═══ PAGE EXCERPT ═══

We have a new Lead Pastor! Welcome Geoff Heth!

Posted on: October 4th, 2018 by Graham Reimer

Dear Church Family,

We are pleased to share with you that Geoff Heth has accepted our invitation to serve as Lead Pastor of the Evangelical Free Church of Lethbridge!

On Monday evening, 98% of the membership voted “Yes!” Geoff spent the past couple of days listening for God’s voice and in final consultation with family, mentors, and praying friends before contacting the Board with his acceptance on Wednesday evening.

Geoff will join our staff on February 1, 2019, with opportunities for connection through the coming months. Thank you for your trust and faithful prayers as we have journeyed through this process. Please continue to pray for Geoff and Janel and their family as they finish their schooling, wrap up commitments in Calgary, and begin a transition to life in Lethbridge.

We are thrilled to welcome the Heths to our church family and are excited to see what God has in store for us and our community in the coming years!

With Gratitude and Praise,


The EFCL Board

Important Update Regarding E-Free West

Posted on: May 14th, 2018 by Christy Jansma

May 14, 2018

After many conversations by the Board, Lead Team, and Directors of E-Free West, and after much prayer and consideration, we have decided to wind down the E-Free West Sunday service.

E-Free West began four years ago with a group of people passionate about impacting West Lethbridge with the gospel. We have appreciated the obvious growing desire its members have for building intentional relationships with our westside neighbours. This congregation has been a welcoming home where many people have found encouragement and connection to God and His Church. Many of its members we may never have had the opportunity to reach through our south campus. Since the very beginnings of E-Free West, we have seen God at work in so many ways—from sorting out logistical details, providing leadership and volunteers, to changed lives and incredible discipleship. Those who have walked through our doors to engage in worship, small group, and community life at E-Free West have become a part of our church family.

This decision brings many emotions with it, and we look to the Lord for guidance, wisdom and strength in navigating through the transition. God’s Word gives us assurance that He is for us and for our city, even the midst of these disappointments. “The name of the Lord is a strong tower; The righteous run to it and are safe.” (Proverbs 18:10)

═══ ENTRIES ═══

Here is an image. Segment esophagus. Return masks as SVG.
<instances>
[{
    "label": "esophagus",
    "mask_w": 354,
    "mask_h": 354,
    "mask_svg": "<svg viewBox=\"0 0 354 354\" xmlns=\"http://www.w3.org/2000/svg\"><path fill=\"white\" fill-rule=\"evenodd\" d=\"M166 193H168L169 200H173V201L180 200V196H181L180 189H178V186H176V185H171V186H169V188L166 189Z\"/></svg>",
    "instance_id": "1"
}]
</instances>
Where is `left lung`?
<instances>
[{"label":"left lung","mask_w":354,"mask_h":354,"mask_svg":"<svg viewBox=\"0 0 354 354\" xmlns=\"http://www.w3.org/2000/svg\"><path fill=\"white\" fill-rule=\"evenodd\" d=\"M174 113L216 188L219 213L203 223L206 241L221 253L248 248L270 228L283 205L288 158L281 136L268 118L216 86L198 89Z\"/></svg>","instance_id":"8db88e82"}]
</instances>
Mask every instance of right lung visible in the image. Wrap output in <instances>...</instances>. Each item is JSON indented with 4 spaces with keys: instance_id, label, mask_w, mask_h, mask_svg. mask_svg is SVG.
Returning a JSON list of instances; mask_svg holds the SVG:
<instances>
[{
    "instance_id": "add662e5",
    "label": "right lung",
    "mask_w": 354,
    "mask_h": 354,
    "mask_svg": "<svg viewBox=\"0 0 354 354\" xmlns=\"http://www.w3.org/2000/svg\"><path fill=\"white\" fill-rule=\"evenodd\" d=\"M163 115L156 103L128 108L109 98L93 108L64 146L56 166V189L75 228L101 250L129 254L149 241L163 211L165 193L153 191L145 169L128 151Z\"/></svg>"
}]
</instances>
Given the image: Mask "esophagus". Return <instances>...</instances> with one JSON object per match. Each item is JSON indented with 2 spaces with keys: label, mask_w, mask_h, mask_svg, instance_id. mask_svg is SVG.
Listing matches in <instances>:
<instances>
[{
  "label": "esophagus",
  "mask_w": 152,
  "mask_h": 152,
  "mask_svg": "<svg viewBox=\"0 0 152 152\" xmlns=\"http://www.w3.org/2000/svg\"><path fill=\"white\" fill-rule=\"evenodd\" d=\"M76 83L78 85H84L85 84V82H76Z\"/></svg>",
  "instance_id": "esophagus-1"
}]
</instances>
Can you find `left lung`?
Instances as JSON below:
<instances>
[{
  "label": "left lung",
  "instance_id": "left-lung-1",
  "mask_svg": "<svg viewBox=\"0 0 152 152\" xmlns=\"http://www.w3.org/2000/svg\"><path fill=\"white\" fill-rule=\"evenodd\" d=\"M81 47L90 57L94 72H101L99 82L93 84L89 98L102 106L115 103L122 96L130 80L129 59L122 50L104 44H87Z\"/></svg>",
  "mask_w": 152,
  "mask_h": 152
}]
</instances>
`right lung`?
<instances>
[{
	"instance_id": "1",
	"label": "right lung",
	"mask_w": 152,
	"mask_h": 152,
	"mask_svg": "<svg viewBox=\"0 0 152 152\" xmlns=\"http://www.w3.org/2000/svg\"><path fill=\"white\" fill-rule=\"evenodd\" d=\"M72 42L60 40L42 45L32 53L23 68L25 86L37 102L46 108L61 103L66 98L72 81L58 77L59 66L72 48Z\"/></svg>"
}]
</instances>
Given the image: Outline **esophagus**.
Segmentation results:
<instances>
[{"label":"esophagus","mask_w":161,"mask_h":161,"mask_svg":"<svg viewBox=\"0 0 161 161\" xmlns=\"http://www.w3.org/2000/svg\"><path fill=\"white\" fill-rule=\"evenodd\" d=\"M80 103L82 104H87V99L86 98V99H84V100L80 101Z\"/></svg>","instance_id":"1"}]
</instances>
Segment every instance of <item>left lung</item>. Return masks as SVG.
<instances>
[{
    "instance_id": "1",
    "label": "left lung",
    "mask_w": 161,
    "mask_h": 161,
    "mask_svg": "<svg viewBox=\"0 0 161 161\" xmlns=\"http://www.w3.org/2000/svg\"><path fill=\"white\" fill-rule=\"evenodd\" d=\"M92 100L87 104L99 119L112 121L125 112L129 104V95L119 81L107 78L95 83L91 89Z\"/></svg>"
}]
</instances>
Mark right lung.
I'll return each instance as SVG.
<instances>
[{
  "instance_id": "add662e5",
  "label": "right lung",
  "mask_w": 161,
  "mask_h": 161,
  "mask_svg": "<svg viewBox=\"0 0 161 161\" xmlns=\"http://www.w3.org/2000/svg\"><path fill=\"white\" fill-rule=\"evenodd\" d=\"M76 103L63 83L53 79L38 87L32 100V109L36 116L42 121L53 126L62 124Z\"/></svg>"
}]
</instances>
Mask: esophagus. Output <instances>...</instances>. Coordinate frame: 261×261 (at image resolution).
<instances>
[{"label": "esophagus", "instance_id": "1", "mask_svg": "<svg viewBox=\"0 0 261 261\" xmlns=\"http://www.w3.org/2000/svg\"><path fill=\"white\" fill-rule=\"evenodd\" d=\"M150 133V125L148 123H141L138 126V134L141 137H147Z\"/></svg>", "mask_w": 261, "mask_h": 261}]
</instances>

═══

* [WHAT IS REQUIRED] Reproduce word for word the stretch of the church announcements from "We are pleased" through "life in Lethbridge.". Use only the church announcements, not the lines.

* [RIGHT ANSWER]
We are pleased to share with you that Geoff Heth has accepted our invitation to serve as Lead Pastor of the Evangelical Free Church of Lethbridge!

On Monday evening, 98% of the membership voted “Yes!” Geoff spent the past couple of days listening for God’s voice and in final consultation with family, mentors, and praying friends before contacting the Board with his acceptance on Wednesday evening.

Geoff will join our staff on February 1, 2019, with opportunities for connection through the coming months. Thank you for your trust and faithful prayers as we have journeyed through this process. Please continue to pray for Geoff and Janel and their family as they finish their schooling, wrap up commitments in Calgary, and begin a transition to life in Lethbridge.